**GIVEN REQUEST:**
Gather and copy out every line below that contains the word "planter". Case counts.

**RAW DATA:**
** BEGIN **

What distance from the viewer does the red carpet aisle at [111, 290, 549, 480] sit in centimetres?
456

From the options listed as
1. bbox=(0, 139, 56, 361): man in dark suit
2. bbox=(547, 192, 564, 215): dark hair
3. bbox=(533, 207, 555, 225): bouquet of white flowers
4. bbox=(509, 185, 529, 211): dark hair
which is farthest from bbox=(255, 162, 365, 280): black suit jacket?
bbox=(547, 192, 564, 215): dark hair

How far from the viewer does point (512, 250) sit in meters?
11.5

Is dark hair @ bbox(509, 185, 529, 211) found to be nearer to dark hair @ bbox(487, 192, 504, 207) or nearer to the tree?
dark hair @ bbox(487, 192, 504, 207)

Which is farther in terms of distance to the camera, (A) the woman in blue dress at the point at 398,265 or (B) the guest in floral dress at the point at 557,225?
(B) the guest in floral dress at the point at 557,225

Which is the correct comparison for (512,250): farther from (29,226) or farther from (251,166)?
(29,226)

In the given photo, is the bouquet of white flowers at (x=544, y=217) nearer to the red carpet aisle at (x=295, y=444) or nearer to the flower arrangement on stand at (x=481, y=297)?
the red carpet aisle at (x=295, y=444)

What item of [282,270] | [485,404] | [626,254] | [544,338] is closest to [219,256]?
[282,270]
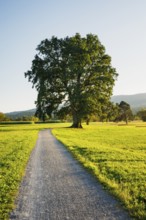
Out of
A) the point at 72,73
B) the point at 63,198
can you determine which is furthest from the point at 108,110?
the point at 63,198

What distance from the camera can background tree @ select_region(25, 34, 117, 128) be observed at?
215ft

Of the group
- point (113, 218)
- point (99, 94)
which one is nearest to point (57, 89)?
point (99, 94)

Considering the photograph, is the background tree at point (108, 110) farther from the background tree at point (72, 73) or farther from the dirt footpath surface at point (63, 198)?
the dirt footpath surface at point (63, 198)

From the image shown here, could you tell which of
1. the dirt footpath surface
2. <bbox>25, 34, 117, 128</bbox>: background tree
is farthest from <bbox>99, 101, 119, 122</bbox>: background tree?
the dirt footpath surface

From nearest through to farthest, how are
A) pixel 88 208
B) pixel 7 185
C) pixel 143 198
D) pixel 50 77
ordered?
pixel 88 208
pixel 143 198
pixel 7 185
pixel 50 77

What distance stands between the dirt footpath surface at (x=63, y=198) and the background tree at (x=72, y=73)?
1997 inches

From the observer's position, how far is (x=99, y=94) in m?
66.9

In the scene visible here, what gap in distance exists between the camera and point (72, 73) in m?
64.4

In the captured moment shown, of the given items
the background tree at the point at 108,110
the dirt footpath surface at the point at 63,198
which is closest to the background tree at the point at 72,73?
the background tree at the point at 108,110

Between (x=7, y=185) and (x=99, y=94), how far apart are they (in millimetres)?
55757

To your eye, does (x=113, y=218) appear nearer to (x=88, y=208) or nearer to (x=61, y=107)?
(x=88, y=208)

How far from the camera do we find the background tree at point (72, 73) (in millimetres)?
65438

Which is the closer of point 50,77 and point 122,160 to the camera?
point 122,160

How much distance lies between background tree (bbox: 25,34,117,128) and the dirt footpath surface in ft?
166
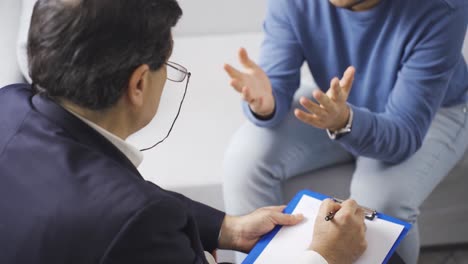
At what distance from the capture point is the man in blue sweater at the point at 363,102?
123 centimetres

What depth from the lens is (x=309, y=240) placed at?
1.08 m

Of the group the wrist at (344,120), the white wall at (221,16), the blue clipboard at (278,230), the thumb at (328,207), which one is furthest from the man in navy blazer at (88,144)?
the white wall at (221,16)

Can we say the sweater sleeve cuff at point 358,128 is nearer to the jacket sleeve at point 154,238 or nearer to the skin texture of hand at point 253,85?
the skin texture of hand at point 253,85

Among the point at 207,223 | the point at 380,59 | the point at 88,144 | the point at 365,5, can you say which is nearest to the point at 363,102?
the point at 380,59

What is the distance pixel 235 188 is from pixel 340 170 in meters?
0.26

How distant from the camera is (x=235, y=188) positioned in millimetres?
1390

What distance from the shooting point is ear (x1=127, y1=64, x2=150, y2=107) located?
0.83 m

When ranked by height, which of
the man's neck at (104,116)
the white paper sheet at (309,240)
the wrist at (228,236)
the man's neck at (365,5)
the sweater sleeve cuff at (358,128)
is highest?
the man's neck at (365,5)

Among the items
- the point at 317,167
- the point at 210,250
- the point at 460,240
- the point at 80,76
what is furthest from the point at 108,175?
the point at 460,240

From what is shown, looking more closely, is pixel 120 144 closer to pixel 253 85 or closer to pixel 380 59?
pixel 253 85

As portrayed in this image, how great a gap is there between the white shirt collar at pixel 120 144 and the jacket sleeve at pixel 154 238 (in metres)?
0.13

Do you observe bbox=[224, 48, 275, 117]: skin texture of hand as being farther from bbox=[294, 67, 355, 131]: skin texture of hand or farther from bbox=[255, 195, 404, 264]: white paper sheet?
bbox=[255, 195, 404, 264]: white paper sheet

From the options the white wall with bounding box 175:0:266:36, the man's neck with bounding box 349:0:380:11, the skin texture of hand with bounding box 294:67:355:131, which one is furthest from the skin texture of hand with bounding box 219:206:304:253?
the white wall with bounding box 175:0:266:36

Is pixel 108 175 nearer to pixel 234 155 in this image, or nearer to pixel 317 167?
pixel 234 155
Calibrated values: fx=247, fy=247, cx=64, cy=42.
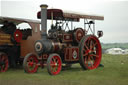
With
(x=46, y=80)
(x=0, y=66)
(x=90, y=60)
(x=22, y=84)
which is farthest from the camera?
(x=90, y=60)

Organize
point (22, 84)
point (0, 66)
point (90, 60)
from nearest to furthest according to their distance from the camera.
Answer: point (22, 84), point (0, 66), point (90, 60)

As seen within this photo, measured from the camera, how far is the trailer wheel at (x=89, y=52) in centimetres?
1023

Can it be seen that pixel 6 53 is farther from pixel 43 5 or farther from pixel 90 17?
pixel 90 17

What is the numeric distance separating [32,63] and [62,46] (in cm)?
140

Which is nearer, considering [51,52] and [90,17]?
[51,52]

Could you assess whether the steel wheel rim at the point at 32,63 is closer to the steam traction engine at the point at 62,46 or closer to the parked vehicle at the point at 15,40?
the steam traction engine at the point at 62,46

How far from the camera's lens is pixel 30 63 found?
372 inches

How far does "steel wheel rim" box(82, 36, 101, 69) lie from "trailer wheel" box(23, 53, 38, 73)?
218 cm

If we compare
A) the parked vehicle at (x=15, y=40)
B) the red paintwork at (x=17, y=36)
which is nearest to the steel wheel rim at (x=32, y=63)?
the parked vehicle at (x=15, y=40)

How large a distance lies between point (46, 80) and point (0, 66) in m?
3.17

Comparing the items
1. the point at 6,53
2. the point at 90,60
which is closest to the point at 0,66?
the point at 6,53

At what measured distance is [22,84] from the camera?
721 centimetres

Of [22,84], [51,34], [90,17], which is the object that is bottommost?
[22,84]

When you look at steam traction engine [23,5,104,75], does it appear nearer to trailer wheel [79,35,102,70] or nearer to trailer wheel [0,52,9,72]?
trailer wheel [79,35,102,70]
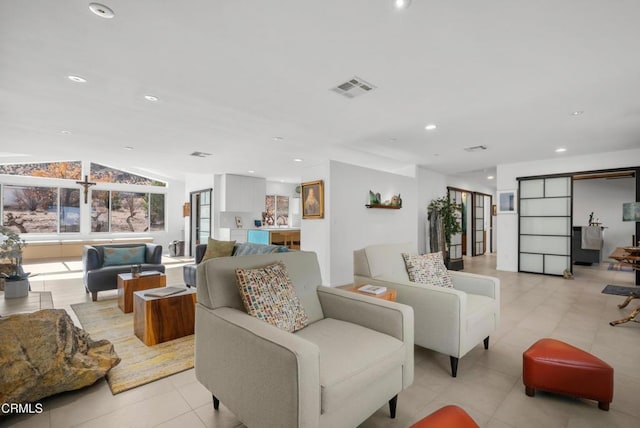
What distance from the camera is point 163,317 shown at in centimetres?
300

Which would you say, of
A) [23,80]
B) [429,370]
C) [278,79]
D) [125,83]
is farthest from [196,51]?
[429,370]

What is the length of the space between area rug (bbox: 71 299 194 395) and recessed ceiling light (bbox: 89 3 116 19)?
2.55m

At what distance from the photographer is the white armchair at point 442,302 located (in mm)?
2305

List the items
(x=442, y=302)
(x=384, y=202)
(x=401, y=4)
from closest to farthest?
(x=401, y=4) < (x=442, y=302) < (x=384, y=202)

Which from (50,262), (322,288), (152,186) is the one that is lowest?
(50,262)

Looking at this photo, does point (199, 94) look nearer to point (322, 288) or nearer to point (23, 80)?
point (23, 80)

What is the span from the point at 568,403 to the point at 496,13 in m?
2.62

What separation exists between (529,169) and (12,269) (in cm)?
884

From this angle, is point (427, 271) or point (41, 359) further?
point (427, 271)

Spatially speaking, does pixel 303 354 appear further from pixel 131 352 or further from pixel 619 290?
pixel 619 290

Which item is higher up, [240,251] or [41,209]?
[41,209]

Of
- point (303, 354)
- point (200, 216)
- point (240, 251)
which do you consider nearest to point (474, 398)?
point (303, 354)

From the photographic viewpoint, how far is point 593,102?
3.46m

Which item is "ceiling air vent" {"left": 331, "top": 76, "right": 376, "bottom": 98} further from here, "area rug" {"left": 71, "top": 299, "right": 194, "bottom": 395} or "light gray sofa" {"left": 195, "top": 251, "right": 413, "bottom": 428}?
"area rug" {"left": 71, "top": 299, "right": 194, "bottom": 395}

** END **
** BEGIN **

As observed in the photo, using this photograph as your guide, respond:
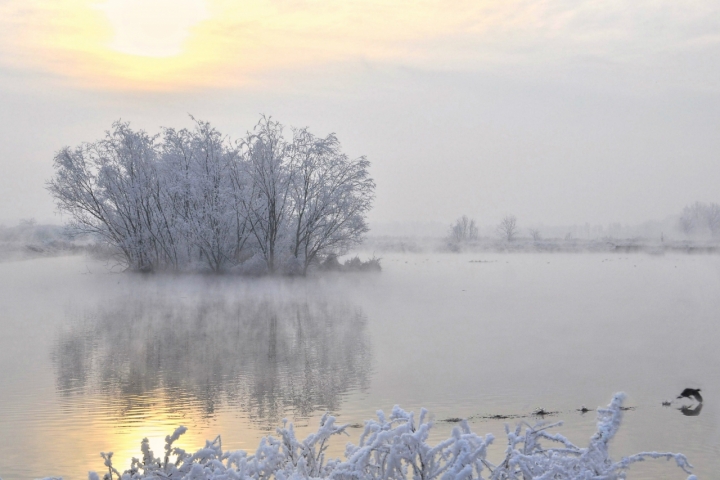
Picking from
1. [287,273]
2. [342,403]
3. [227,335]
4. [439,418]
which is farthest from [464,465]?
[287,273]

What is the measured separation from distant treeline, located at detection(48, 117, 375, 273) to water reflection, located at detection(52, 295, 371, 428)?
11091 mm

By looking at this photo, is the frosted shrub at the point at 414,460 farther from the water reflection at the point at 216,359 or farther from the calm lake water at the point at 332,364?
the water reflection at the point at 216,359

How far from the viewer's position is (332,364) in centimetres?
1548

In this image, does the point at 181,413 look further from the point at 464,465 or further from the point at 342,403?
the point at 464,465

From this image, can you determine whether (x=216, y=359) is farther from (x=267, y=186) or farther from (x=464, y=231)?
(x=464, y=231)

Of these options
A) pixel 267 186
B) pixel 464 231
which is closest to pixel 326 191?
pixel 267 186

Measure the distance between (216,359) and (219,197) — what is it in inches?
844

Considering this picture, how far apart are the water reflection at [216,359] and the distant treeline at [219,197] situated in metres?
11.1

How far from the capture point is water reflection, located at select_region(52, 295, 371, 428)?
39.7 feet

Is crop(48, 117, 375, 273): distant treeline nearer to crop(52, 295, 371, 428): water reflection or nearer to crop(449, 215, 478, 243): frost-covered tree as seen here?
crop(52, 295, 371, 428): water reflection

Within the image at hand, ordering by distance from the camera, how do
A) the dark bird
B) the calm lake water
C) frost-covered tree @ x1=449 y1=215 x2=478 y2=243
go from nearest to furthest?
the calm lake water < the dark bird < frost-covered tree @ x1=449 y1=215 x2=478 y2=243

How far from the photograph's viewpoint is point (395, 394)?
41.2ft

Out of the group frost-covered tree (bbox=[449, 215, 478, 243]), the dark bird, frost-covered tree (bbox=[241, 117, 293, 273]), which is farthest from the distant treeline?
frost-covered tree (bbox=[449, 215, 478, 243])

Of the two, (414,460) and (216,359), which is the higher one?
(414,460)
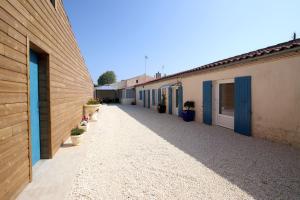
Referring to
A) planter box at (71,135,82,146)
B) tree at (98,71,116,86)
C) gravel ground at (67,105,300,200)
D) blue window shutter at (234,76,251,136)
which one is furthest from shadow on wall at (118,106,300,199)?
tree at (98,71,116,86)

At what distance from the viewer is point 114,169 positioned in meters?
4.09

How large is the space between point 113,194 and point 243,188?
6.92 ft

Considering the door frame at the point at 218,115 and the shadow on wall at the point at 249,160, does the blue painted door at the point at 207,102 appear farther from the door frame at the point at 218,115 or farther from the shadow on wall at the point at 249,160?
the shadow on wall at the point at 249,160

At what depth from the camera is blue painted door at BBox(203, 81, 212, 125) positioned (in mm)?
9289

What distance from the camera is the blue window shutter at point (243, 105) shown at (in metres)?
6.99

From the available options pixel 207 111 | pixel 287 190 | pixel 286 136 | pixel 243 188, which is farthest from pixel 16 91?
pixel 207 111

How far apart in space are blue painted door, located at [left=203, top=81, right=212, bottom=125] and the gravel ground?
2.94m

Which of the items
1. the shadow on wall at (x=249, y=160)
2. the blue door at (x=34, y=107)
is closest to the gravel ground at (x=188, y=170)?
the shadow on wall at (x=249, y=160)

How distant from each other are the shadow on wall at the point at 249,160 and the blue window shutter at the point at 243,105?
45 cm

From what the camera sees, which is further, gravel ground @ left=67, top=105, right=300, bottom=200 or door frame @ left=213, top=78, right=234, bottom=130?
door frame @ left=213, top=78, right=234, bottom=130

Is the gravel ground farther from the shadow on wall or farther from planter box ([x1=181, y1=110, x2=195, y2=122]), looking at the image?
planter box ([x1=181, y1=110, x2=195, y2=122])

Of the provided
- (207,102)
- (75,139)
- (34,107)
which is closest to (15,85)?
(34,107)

** END **
** BEGIN **

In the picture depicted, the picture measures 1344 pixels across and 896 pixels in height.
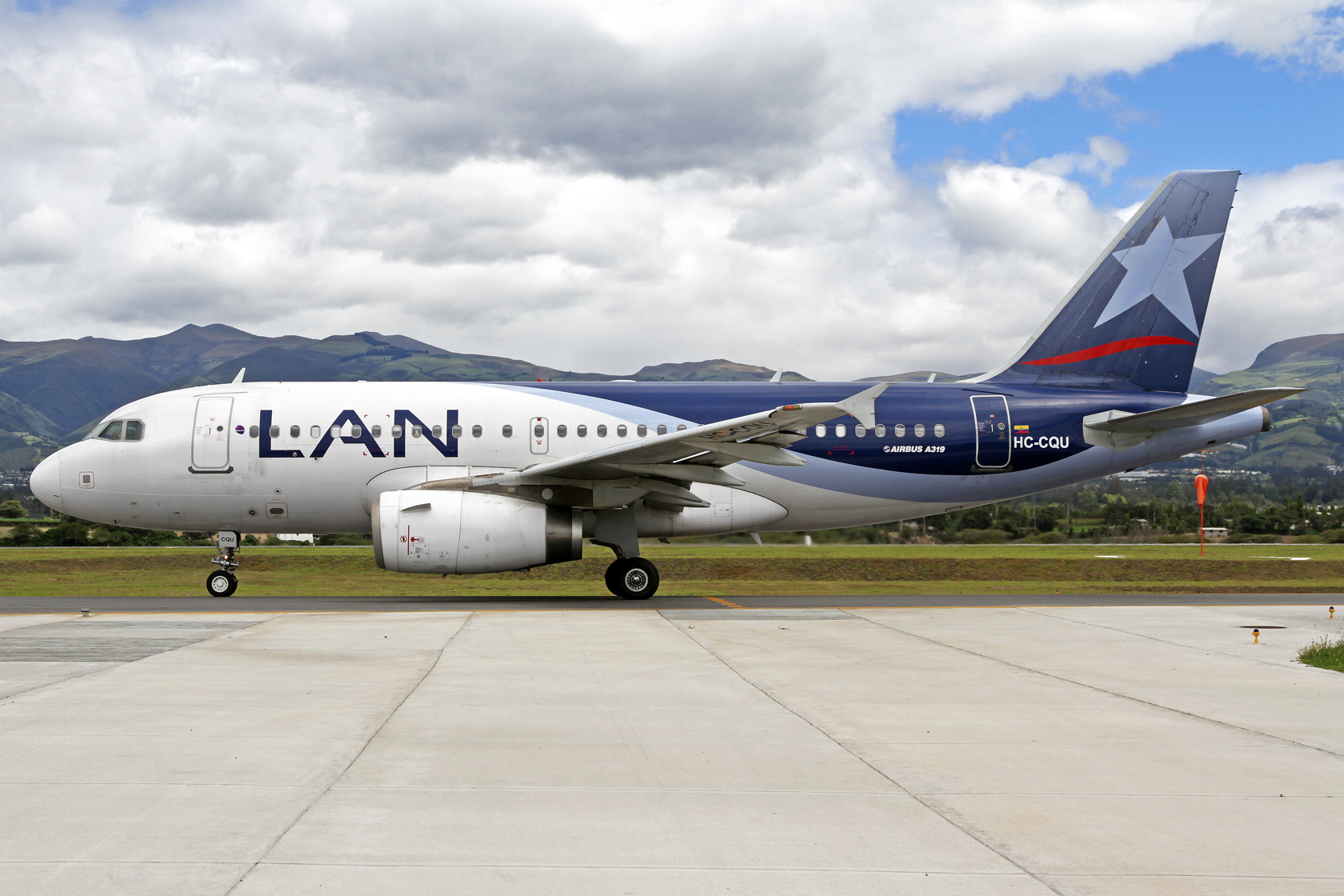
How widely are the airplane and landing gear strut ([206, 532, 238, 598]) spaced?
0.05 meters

** END **

**SOLUTION FOR THIS TASK:**
A) planter box at (71,135,82,146)
Is the gravel ground farther from the shadow on wall or farther from planter box ([x1=181, y1=110, x2=195, y2=122]), looking at the image?
planter box ([x1=181, y1=110, x2=195, y2=122])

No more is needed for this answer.